The devastating consequences of climate change, ecosystem degradation, biodiversity loss, and pollution have never been more severe for health than today. Heat, epidemics, food insecurity, water scarcity, natural disasters that are increasing in intensity, frequency, and duration are major challenges that threaten health and well-being at a global scale, while health systems around the world remain unprepared.
Despite its potential, a health-focused framing in current climate discussions is exceedingly rare. In order to move forward different United Nation agencies and cross-sectoral stakeholders have to jointly address ongoing and emerging crosscutting issues, taking into account the interactions between climate change, biodiversity loss and health at all stages of the negotiation process. Creating a common narrative and vision from the various silos of "Planetary Health," "One Health," and "Climate Change and Health" must be on the agenda to join forces and powerfully bring out the best for global health in the ongoing political discussions by establishing a global health lens.

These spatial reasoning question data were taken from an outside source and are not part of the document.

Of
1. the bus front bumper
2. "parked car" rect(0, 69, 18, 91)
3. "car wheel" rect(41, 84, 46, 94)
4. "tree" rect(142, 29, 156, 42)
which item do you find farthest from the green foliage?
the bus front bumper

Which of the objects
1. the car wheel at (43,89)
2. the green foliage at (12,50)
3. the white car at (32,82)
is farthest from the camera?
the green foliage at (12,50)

The strengthening of the Alliance for Transformative Action on Climate and Health (ATACH) (established at COP26) and the World Health Organization Health Pavilion at COP27 is urgently needed, and concepts like Planetary Health and One Health have to be included in international collaborative mitigation and adaptation strategies. Only reshaping the governance and the economics of global climate and health policy while putting a focus on an equity-based approach will pave the way for a healthy green transformation worldwide. Next steps will have to include the construction of climate-resilient and sustainable low carbon health systems that consider the health sector as a guide in shaping an effective response to environmental health challenges.